# TASK OBJECTIVE
The reply should contain every line of the data, repeated exactly, and no pictures.
======== DATA PROVIDED ========
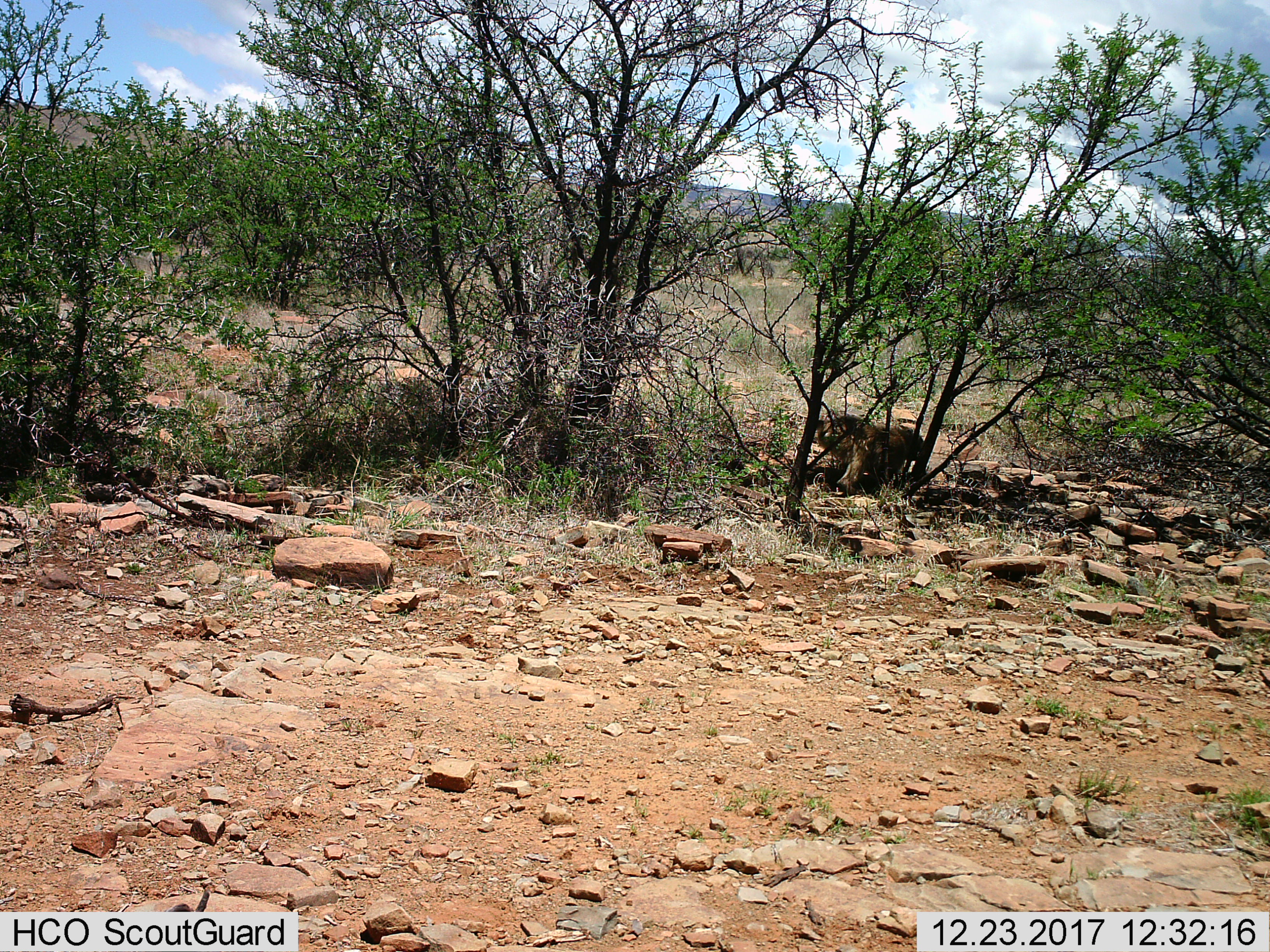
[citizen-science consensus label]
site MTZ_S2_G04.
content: unidentified animal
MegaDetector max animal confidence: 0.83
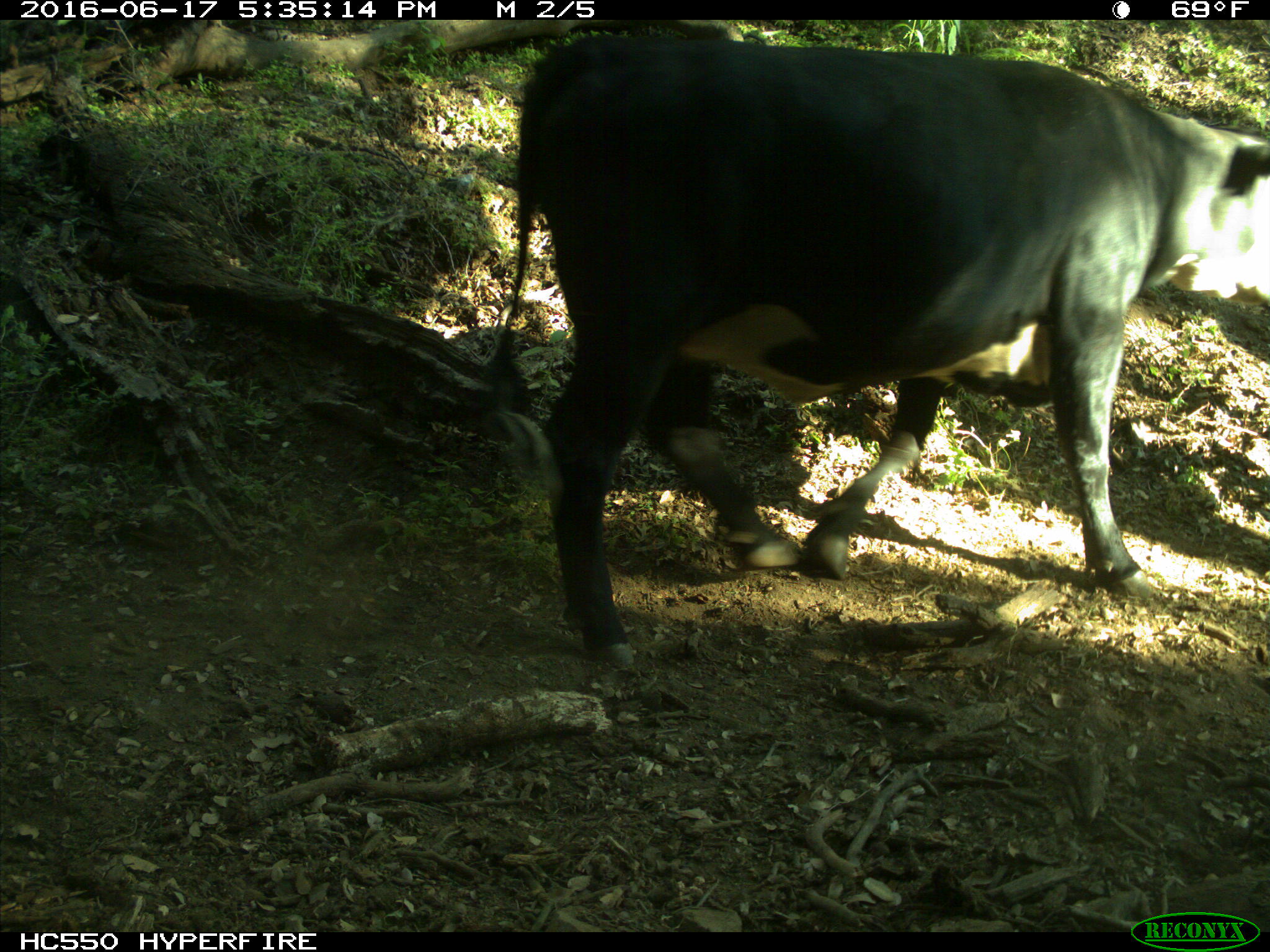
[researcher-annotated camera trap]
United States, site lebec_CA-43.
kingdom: Animalia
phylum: Chordata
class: Mammalia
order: Artiodactyla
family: Bovidae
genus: Bos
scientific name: Bos taurus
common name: domestic cow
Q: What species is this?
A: Bos taurus (domestic cow).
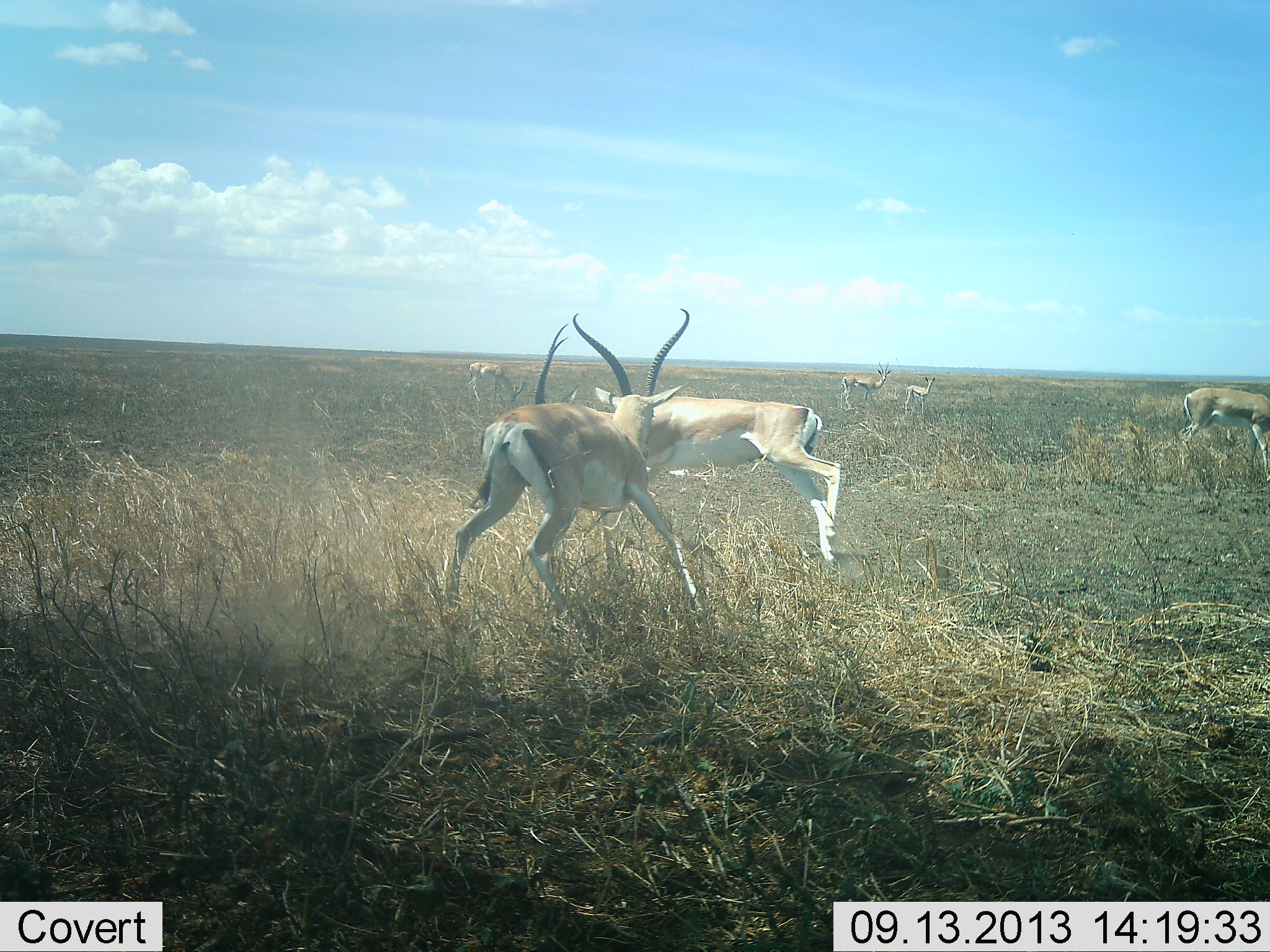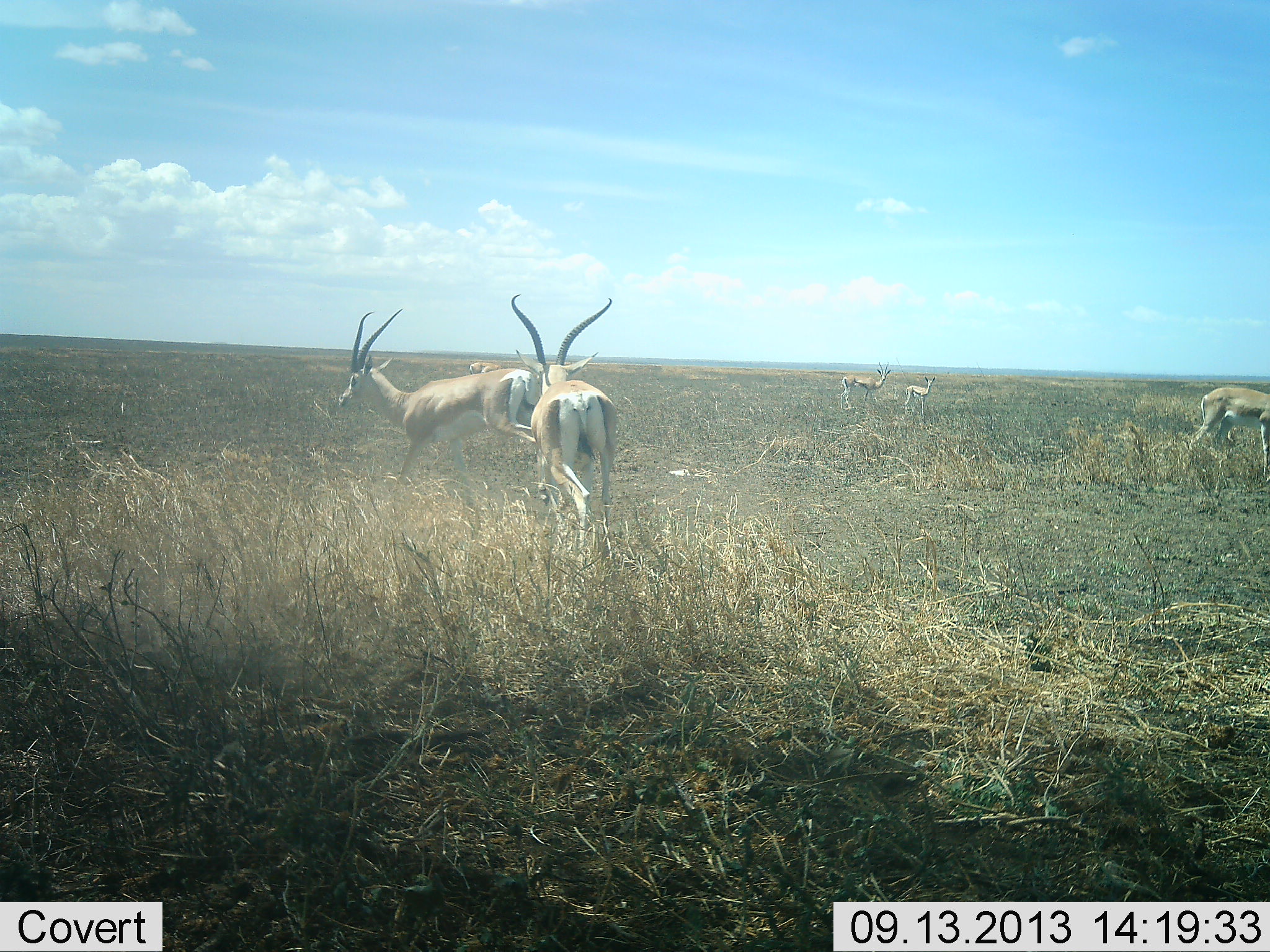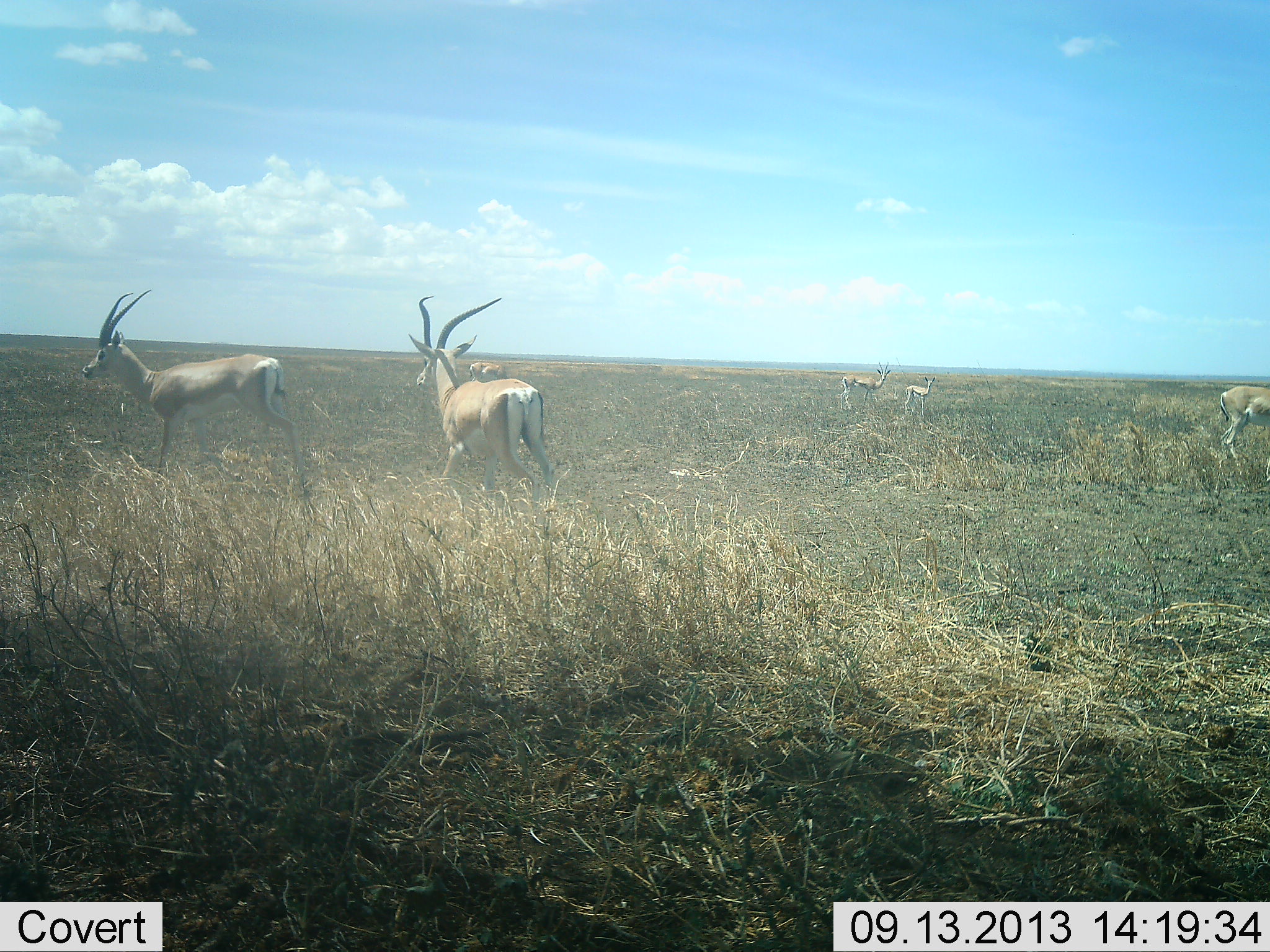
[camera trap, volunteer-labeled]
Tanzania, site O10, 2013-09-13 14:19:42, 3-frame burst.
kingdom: Animalia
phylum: Chordata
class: Mammalia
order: Artiodactyla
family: Bovidae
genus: Nanger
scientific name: Nanger granti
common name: grant's gazelle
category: gazellegrants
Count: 6.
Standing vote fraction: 75%.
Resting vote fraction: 0%.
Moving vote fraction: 85%.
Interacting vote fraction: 70%.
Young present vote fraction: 10%.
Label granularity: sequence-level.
========
# OUTPUT BELOW
[citizen-science consensus label]
site MTZ_S2_G04.
content: unidentified animal
MegaDetector max animal confidence: 0.83
[researcher-annotated camera trap]
United States, site lebec_CA-43.
kingdom: Animalia
phylum: Chordata
class: Mammalia
order: Artiodactyla
family: Bovidae
genus: Bos
scientific name: Bos taurus
common name: domestic cow
Q: What species is this?
A: Bos taurus (domestic cow).
[camera trap, volunteer-labeled]
Tanzania, site O10, 2013-09-13 14:19:42, 3-frame burst.
kingdom: Animalia
phylum: Chordata
class: Mammalia
order: Artiodactyla
family: Bovidae
genus: Nanger
scientific name: Nanger granti
common name: grant's gazelle
category: gazellegrants
Count: 6.
Standing vote fraction: 75%.
Resting vote fraction: 0%.
Moving vote fraction: 85%.
Interacting vote fraction: 70%.
Young present vote fraction: 10%.
Label granularity: sequence-level.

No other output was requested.